# Looking for the RUT



## tsoetaert (Jan 23, 2008)

My dad and I hunt in Leon county and was wondering if anyone is seeing the deer move yet. any signs of rutting and any goo weather reports. we went opening weekend and we did not see very much. we shot a doe but that is about all we saw. no buck except one ugly spike.. please post an update if you ahve one.; we hunt about 5 miles east of i-45 (buffalo)


----------



## coastalplayer (Jul 5, 2008)

I will hunt Oakwood this weekend,usually gets rolling about now,good luck to yall.


----------



## hammerdown (Jan 10, 2009)

I hunt in Jewett and haven't seen any sign of the rut. I actually saw to good bucks still running together. Hopefully the next 2 weeks will be a different story.


----------



## Shaky (May 21, 2004)

I really just started seeing bucks running does this past week in Matagorda county which is kinda late for us. Its usually already winding down by October first.


----------



## dang_ol (Jul 14, 2008)
************
### SET PROBLEM 1:
In the rut thread, copy word for word the part that opens with the words containing "## hammerdown (Jan" and closes with "a different story.".
************
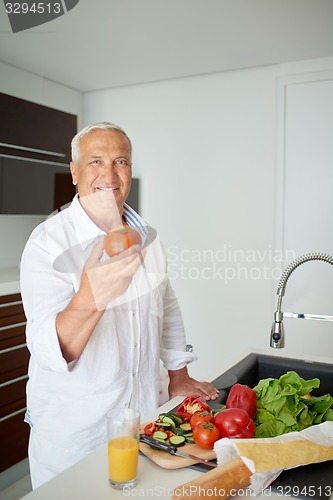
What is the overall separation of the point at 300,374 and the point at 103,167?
3.09ft

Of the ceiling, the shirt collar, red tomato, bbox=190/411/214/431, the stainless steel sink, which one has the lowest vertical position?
the stainless steel sink

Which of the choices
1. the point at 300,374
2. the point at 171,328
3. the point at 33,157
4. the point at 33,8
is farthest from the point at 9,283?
the point at 300,374

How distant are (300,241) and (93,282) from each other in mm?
2353

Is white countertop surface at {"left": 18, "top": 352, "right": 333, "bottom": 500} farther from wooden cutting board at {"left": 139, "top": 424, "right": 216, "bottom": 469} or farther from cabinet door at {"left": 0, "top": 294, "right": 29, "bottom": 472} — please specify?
cabinet door at {"left": 0, "top": 294, "right": 29, "bottom": 472}

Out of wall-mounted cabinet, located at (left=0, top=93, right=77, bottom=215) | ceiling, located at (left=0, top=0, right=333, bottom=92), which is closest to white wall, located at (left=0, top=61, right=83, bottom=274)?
ceiling, located at (left=0, top=0, right=333, bottom=92)

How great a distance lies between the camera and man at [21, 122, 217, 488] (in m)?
1.01

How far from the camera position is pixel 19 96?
3143 mm

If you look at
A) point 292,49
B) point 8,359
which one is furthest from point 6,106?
point 292,49

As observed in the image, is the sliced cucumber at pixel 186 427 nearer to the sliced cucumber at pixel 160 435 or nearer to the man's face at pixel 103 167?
the sliced cucumber at pixel 160 435

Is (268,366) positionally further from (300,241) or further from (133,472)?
(300,241)

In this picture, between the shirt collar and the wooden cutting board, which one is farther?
the shirt collar

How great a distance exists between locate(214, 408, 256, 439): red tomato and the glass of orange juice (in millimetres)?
194

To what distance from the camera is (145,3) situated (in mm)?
2135

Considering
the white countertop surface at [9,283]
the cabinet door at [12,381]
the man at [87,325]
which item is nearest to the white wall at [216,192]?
the white countertop surface at [9,283]
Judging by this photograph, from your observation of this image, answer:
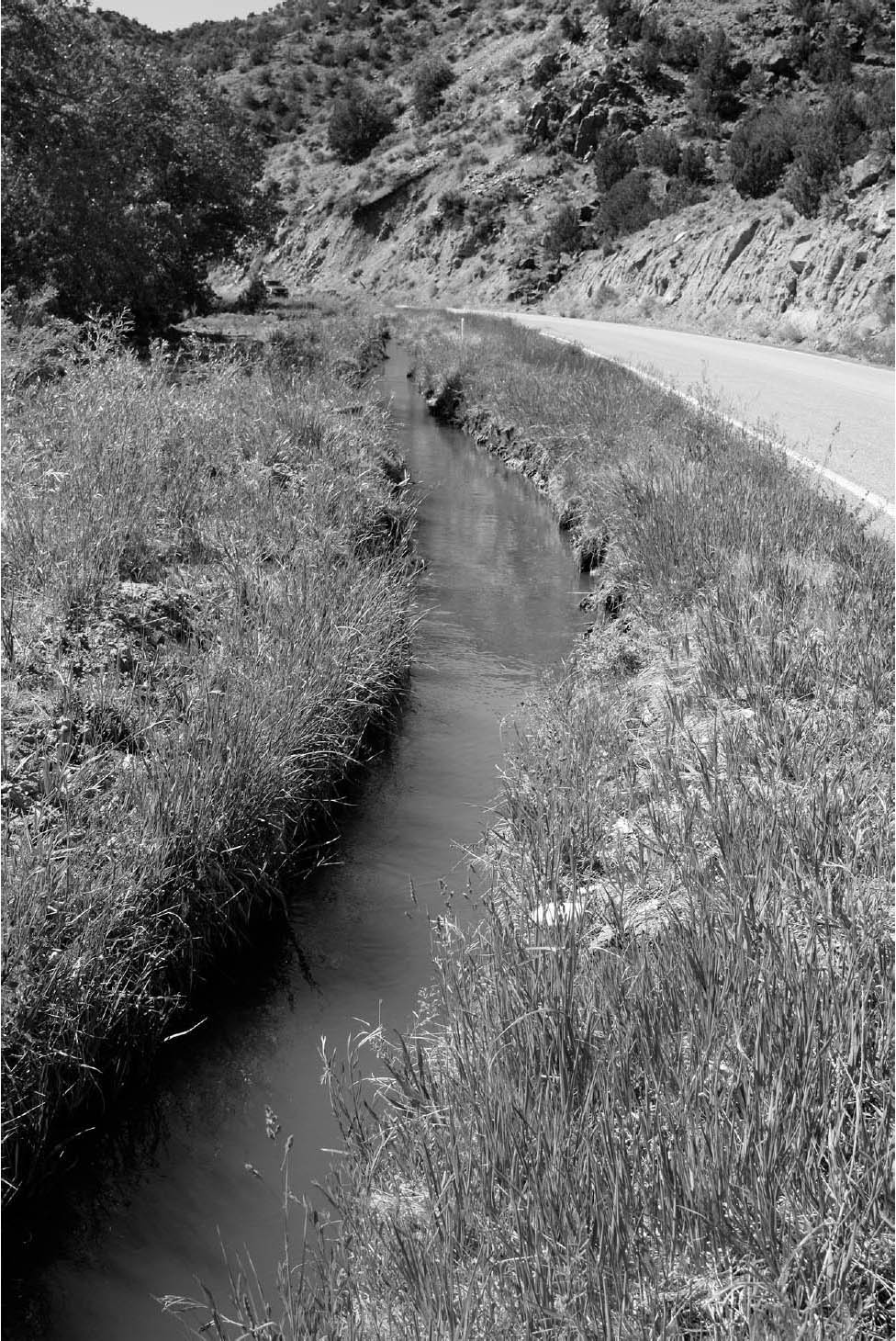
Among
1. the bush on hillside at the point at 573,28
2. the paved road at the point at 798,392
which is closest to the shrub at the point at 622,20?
************
### SET PROBLEM 2:
Reproduce the rows verbatim, starting at the line that contains "How great a distance exists" and running through the end of the rows. Omit the pictures.

### CORRECT RESULT 1:
## hammerdown (Jan 10, 2009)

I hunt in Jewett and haven't seen any sign of the rut. I actually saw to good bucks still running together. Hopefully the next 2 weeks will be a different story.

### CORRECT RESULT 2:
How great a distance exists between locate(214, 408, 256, 439): red tomato and the glass of orange juice (in millimetres)?
194

To what distance from the camera is (145,3) situated (in mm)?
2135

Considering
the white countertop surface at [9,283]
the cabinet door at [12,381]
the man at [87,325]
which item is nearest to the white wall at [216,192]?
the white countertop surface at [9,283]
Judging by this photograph, from your observation of this image, answer:
Among
1. the bush on hillside at the point at 573,28
2. the paved road at the point at 798,392
which is closest to the shrub at the point at 622,20?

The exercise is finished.